Reacting on Twitter, NASA administrator Jim Bridenstine called it a “first for humanity and an impressive accomplishment!”
China was late to the space race — it didn’t send its first satellite into orbit until 1970, by which time the US had already landed an astronaut on the moon — but it has been catching up fast.
Since 2003, China has sent six crews into space and launched two space labs into Earth’s orbit. In 2013, it successfully landed a rover — Yutu 1 — on the moon, becoming only the third country to do so.
While the reaction to Thursday’s landing in China — where economic concerns are becoming increasingly pressing amid an ongoing trade war with the US — was more limited than for the previous lunar mission, the success of Chang’e 4, and the global acclaim it has brought, will be a significant boost to the Chinese space program.
That program will need all the support it can get in coming years as it attempts to realize ambitions that are, appropriately, stratospheric.
Speaking to astronauts aboard the Shenzhou 10 spacecraft by video link in 2013, Chinese President Xi Jinping said ”the space dream is part of the dream to make China stronger.”
“The Chinese people will take bigger strides to explore further into the space,” he added.
Under Xi’s leadership, China has invested billions in building up its space program, even as it asserted its influence back on Earth more aggressively and pursued the “great rejuvenation of the Chinese nation.”
The first stage of China’s space dream largely takes place in our planetary neighborhood.
In 2020, the next lunar mission, Chang’e 5, is due to land on the moon, collect samples and return to Earth, while preliminary plans are underway for a manned lunar mission in the 2030s. If successful, China would become only the second country, after the US, to put a citizen on the moon.
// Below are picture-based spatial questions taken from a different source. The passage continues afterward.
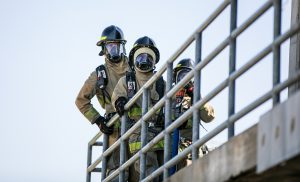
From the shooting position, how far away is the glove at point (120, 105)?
11764 mm

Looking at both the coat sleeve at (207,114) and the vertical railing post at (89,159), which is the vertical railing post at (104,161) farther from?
the coat sleeve at (207,114)

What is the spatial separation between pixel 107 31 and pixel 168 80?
185 inches

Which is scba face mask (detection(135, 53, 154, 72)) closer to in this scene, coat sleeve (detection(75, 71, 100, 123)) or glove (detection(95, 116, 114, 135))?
glove (detection(95, 116, 114, 135))

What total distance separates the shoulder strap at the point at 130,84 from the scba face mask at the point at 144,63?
149 millimetres

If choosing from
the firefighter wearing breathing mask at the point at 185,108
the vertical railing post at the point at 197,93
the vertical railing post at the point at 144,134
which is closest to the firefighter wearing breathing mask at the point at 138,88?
the firefighter wearing breathing mask at the point at 185,108

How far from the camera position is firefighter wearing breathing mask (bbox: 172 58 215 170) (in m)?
12.5

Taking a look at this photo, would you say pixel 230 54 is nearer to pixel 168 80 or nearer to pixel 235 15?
pixel 235 15

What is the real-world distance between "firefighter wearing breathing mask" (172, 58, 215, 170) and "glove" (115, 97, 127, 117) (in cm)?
54

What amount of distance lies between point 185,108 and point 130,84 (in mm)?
698

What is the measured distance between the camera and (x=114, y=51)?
47.2 ft

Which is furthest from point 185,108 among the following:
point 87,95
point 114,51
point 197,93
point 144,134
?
point 197,93

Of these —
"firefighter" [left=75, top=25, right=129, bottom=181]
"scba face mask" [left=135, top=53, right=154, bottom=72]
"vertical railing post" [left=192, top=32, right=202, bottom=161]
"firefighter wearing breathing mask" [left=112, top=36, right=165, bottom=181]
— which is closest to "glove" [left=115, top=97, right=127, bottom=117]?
"firefighter wearing breathing mask" [left=112, top=36, right=165, bottom=181]

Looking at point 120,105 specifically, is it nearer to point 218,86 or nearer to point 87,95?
point 87,95

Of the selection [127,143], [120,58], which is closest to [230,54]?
[127,143]
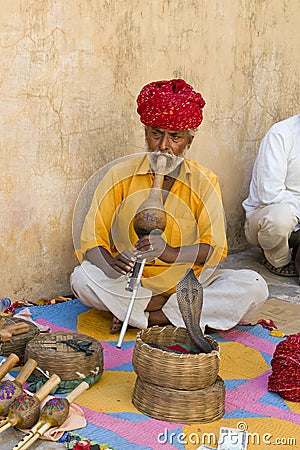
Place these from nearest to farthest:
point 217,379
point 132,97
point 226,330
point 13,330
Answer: point 217,379 → point 13,330 → point 226,330 → point 132,97

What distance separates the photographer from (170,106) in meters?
3.97

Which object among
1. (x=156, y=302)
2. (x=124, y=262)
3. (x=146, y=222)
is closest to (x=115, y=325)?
(x=156, y=302)

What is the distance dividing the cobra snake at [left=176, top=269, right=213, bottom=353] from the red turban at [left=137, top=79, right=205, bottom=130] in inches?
42.5

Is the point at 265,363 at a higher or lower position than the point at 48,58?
lower

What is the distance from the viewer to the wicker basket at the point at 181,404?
9.98 feet

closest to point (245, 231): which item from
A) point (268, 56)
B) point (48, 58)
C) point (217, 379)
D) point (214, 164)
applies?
point (214, 164)

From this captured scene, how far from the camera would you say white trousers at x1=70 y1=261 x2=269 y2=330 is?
13.1 feet

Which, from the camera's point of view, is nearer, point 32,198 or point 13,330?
point 13,330

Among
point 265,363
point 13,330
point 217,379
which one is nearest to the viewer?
point 217,379

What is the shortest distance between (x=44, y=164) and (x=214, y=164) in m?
1.52

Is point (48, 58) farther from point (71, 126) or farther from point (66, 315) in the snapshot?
point (66, 315)

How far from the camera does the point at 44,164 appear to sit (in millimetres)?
4359

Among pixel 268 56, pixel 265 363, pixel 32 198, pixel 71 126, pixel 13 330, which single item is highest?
pixel 268 56

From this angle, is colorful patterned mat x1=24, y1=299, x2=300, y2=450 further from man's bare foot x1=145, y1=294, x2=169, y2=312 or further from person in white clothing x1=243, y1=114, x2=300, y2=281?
person in white clothing x1=243, y1=114, x2=300, y2=281
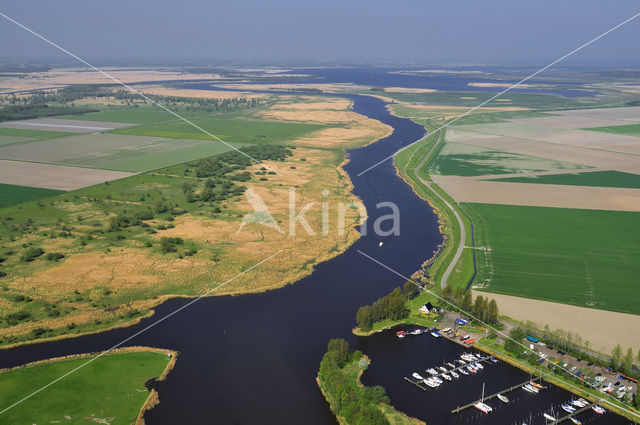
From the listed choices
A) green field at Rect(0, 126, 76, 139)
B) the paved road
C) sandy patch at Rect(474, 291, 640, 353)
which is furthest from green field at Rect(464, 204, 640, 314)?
green field at Rect(0, 126, 76, 139)

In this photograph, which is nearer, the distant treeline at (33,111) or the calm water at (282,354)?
the calm water at (282,354)

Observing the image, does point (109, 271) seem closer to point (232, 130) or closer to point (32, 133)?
point (232, 130)

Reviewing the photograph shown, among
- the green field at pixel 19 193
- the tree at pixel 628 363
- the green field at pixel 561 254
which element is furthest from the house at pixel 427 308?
the green field at pixel 19 193

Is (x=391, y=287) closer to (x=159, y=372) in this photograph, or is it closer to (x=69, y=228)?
(x=159, y=372)

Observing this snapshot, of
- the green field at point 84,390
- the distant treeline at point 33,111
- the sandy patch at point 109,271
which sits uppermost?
the distant treeline at point 33,111

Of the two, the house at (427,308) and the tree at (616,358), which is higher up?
the tree at (616,358)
Beijing is also spending big on the Tiangong program, a precursor to a permanent space station it plans to launch either this year or next.
The Tiangong 2 space lab has been in orbit for over two years, and is due to return to Earth in a controlled destruction in July 2019.
“Our overall goal is that, by around 2030, China will be among the major space powers of the world,” Wu Yanhua, deputy chief of the National Space Administration, said in 2016.
Although commonly referred to as the “dark side” of the Moon, the far side of Earth’s only natural satellite actually receives as much sunlight as the side we are used to seeing from Earth. The only difference is that because the Moon is tidally locked to Earth, we only ever see one side of it. The other side has only been seen, and briefly photographed, by American astronauts who orbited the Moon during the Apollo program. Those who were alive for any of those missions will probably remember that when the vehicle was over that side of the Moon communication was not possible due to the fact that radio signals could not reach Earth, or the spacecraft, while it was on that side of the Moon. For this mission, the Chinese appear to have solved that problem by using relay satellites in orbit around the Moon that allows the craft on the lunar surface to continue to communicate with Earth and allows China’s version of Mission Control to communicate with the probe.
In any case, this is yet the latest sign that the Chinese are serious about their space program and they are well on their way to becoming as much of a player as the United States and Russia. Indeed, with the United States currently without a way to get men into orbit without the assistance of the Russians, and the International Space Station apparently on its way to being decommissioned in the not too distant future it’s not clear that either the United States or Russia is at all clear about the future direction of their respective programs, with the exception of American plans to return to the Moon sometime in the 2020s and a mission to Mars in the 2030s. Unfortunately, with all the delays that NASA’s program has seen those dates are likely to prove to be overly ambitious.
So, congratulations to China for going where no man or robot has gone before.